## Task prompt:
When responding, copy every record below exactly as it appears.

The input below:

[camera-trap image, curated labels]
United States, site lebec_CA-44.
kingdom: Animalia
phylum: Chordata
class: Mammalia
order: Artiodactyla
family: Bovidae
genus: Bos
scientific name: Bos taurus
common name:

End of The input.

## Worked solution:
[camera-trap image, curated labels]
United States, site lebec_CA-44.
kingdom: Animalia
phylum: Chordata
class: Mammalia
order: Artiodactyla
family: Bovidae
genus: Bos
scientific name: Bos taurus
common name:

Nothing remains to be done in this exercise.